Belizean English is the set of varieties of the English language spoken in Belize and by members of the Belizean diaspora.

History
The development of Caribbean English, including Belizean English, is dated to the West Indian exploits of Elizabethan sea dogs, which are credited with introducing to England names for Caribbean flora, fauna, and various other things via, for instance, Hakluyt's Principall Navigations of 1589 and Raleigh's Discoverie of the Empyre of Guiana of 1596. As English settlements followed shortly thereafter, Caribbean English has been deemed 'the oldest exportation of that language from its British homeland.'

Phonology
Pronunciation in Belizean English tends towards Caribbean English, except that the former is non-rhotic.

In 2013, it was noted that spoken Belizean English is heavily influenced by Belizean Creole, as 'both the lexicon and syntactic constructions often follow creole.' The influence has been deemed strong enough to argue 'that spoken [Belizean] English is simply a register of creole, relexified and restructured through contact with mainstream [non-Belizean] English.' However, it has been further noted that one may describe this phenomenon 'from the opposite perspective and claim [Belizean] creole to be a register of [Belizean] English.'

Lexicology
The largest proportion of the lexicon unique to Belizean English is thought to name local flora, fauna, and cuisine. Notably, the most significant donor language to this portion of Belizean English lexicon is thought to be the Miskito language, not Mayan languages, 'as might be expected.' Other donor languages include Mayan languages, African languages (via Jamaican English), and Spanish (particularly for cuisine).

(Lines of data)
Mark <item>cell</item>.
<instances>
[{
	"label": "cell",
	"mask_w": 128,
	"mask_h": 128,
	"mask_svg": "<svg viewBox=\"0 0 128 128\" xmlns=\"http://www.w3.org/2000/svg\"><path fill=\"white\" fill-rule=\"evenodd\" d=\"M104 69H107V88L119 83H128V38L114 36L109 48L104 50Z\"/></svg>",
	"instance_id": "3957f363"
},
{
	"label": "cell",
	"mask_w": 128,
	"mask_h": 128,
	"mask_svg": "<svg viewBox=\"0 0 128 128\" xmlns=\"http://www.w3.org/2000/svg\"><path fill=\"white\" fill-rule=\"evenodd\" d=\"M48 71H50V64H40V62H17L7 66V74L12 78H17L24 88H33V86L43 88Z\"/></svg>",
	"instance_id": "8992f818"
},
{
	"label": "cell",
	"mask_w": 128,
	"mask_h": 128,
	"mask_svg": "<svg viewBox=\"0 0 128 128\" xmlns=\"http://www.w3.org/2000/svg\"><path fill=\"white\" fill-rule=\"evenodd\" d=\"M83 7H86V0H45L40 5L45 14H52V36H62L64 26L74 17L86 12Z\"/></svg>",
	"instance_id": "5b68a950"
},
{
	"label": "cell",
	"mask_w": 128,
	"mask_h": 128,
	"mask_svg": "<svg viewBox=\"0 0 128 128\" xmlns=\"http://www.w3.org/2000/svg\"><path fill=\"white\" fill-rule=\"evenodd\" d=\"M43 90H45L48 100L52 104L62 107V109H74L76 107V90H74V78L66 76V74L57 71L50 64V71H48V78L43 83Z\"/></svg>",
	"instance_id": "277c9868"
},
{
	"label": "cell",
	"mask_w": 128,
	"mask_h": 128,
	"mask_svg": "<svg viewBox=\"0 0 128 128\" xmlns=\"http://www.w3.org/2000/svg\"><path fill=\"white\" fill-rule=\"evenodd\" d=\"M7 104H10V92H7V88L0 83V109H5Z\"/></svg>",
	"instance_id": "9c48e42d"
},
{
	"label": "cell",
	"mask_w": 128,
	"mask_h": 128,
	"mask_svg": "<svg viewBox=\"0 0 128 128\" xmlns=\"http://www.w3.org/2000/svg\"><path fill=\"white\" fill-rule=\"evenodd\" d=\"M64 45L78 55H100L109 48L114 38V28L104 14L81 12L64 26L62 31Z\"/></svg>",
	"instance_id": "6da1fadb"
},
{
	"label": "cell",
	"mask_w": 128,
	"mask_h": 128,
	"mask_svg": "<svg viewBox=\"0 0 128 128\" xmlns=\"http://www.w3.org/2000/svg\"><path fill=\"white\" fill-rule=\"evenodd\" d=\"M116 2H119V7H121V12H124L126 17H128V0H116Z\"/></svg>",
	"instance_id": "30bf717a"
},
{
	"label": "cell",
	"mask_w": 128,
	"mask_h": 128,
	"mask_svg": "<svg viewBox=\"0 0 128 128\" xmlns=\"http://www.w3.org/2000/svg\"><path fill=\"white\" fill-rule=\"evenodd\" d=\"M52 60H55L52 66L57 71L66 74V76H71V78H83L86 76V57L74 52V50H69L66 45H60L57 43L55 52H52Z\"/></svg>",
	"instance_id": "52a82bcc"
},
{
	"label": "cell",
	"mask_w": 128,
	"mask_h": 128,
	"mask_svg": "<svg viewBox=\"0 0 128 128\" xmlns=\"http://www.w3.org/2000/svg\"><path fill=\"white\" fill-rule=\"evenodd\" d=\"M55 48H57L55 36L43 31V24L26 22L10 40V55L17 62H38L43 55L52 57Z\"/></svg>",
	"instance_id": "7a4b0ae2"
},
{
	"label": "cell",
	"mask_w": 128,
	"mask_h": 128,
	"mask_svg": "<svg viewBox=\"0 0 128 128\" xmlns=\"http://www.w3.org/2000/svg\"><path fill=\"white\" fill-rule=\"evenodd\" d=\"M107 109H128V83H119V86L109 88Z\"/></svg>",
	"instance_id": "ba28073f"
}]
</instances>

* **SHORT PROBLEM**
According to the text on Belizean English, which language is thought to be the most significant donor to the part of its lexicon naming local flora, fauna, and cuisine?

* **ANSWER FOR THE TASK**
The Miskito language.